The original title was Time to Kill. Filming was to have begun on 3 March but original director John Lemont dropped out to make another film written by Leigh Vance, Cry Wolf which became The Frightened City.

When Terence Morgan's character is standing in the tube station eyeing the station staff, he is positioned next to some film posters on the station's walls. At least one of the posters next to him is from an actual film that Terence Morgan had starred in earlier that year, The Shakedown (1959).

==Critical reception==
Variety wrote "there has been a recent spate of pix dealing with the activities of gangs of crooks whose daring robberies go astray and lead to a sock climax before justice is served. “Piccadilly Third Stop” hardly pretends to be in the first league with such films, but it’s brisk enough with good performances. It should be a very acceptable booking for popular houses."

The Monthly Film Bulletin wrote: "With leading characters as repulsive as the slimy Dominic and the boorish Preedy, and a background of theft, blackmail, watchsmuggling, gambling parties, bounced cheques and adultery, not even Yoko Tani's appealing tears and a bushel of contemporary props can make much of this film attractive. Wolf Rilla's direction has a certain speed and polish, however, and the tube station chase at the end doesn't lack excitement.
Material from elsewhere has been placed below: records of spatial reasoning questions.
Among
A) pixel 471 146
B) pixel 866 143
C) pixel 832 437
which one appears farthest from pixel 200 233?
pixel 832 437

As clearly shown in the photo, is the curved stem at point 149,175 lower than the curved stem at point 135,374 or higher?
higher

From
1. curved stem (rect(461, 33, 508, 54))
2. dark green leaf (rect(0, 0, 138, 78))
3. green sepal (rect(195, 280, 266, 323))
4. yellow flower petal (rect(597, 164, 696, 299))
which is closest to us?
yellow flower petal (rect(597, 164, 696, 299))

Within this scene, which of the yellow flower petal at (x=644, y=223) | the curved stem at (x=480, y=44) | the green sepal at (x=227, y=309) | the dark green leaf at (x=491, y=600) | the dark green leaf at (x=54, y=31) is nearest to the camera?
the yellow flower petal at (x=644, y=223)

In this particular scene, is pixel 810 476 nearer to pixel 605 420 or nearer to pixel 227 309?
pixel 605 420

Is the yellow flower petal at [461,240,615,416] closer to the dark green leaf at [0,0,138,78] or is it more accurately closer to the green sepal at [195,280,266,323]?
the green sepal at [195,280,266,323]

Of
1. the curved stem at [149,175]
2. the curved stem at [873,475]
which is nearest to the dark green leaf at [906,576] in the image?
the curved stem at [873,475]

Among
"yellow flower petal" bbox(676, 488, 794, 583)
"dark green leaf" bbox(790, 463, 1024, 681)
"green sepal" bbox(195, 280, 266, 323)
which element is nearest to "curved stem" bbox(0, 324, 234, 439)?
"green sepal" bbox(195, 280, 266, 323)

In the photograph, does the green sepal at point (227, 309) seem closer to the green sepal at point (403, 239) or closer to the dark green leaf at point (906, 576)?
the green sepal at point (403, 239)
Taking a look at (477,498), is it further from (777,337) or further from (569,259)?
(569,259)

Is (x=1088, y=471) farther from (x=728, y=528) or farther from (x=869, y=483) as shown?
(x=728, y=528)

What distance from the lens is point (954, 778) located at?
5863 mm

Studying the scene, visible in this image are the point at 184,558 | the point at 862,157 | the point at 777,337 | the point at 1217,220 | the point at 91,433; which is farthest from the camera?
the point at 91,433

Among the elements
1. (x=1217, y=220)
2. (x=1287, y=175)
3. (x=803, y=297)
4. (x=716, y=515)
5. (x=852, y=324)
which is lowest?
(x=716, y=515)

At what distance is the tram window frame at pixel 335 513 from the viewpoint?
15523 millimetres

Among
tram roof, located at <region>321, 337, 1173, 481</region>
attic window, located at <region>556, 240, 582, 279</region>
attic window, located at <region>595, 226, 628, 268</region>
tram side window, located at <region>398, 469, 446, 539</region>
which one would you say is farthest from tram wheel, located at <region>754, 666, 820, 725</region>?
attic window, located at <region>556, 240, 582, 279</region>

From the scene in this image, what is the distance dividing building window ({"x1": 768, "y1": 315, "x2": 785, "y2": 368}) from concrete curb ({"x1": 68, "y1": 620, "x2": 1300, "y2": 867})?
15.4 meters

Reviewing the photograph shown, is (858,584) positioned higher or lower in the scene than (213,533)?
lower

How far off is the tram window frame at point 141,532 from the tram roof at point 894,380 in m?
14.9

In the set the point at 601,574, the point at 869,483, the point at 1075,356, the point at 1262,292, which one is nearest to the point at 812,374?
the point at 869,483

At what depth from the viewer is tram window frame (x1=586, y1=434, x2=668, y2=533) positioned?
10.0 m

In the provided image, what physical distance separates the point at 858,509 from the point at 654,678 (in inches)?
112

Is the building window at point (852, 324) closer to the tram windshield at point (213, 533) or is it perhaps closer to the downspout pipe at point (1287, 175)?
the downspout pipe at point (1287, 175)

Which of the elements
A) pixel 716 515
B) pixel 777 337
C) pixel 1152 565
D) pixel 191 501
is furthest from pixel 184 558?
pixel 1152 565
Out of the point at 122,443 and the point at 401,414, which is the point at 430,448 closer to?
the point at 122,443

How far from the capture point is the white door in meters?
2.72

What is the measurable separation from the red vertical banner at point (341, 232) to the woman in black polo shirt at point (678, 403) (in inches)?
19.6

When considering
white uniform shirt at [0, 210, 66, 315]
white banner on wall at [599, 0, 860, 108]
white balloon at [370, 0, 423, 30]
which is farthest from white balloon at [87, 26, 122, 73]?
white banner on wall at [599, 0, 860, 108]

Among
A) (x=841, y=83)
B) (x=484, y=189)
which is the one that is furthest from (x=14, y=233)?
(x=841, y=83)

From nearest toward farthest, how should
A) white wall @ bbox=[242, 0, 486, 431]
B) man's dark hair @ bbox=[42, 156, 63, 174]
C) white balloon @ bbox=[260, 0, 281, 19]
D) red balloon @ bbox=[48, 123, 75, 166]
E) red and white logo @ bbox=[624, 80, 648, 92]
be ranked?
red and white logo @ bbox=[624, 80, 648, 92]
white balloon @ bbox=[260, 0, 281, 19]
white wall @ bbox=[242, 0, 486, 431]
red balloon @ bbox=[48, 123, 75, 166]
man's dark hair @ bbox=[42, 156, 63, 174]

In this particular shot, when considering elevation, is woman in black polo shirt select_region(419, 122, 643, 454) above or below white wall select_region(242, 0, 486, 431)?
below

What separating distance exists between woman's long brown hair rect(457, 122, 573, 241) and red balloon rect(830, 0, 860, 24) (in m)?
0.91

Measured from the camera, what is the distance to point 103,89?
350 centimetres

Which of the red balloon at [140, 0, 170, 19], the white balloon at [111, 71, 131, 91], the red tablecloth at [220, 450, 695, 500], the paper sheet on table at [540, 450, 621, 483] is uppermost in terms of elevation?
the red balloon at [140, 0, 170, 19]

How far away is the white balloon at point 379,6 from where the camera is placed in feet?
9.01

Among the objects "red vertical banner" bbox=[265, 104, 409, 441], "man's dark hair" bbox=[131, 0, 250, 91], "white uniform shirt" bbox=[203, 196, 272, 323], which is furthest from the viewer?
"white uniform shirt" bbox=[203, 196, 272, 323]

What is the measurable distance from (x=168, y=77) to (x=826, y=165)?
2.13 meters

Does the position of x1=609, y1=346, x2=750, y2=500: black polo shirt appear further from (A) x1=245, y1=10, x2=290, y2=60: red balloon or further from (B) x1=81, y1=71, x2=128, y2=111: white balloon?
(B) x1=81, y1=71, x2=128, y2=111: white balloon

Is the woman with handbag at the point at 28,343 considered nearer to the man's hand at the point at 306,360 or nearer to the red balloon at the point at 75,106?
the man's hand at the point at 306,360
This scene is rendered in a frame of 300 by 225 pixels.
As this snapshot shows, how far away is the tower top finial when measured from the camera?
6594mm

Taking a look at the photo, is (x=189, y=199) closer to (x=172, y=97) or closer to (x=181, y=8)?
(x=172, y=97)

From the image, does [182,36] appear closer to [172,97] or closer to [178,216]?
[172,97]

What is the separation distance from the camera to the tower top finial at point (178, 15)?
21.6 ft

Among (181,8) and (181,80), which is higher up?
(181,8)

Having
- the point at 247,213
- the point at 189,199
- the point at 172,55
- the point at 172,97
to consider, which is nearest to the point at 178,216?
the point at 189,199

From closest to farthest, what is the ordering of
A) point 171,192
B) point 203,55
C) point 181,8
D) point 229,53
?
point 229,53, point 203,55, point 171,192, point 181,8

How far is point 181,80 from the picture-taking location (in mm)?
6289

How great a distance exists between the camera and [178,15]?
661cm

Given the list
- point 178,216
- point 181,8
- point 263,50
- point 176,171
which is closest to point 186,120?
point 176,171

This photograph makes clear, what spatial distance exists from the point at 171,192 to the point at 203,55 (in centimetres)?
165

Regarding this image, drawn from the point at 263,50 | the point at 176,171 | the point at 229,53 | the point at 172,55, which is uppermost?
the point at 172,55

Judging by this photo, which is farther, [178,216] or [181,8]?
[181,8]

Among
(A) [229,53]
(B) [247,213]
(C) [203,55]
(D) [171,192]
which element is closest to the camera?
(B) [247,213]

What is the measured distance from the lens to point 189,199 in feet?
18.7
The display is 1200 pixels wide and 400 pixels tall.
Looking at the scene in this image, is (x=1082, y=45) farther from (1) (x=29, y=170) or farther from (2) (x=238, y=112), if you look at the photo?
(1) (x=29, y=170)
William Hartnell as a cracksman colonel, oddly reminiscent of Olivier's Archie Rice, and Miss Tani do well in two of the few sympathetic parts."

Picture Show gave the film 2/5 stars, writing: "competently made, acted and directed but thoroughly unpleasant drama. ... It leaves a nasty taste in the mouth."

Variety called it "a not-bad heist tale with a very strong cast."

Allmovie called the film a "fast-paced, standard crime story".

The Radio Times wrote: "The late 1950s were an exciting time for British cinema with 'social realist' pictures such as Room at the Top (1959) and Look Back in Anger (1959) receiving international acclaim. This plodding low-budget thriller is more typical of Britain's tired output in other genres, however, with Terence Morgan playing a London lowlife who dates ambassador's daughter Yoko Tani in order to gain access to the embassy safe. Dennis Price, William Hartnell and Mai Zetterling are among those who obviously needed the work."

==Box office==
The film was released on a double bill with a German movie Three Moves to Freedom. In October 1960 Kinematograph Weekly reported this double bill "hasn’t brought home the bacon. The former is a fast-moving crime melo¬ drama, but the second, an anti-Nazi melodrama, dawdles."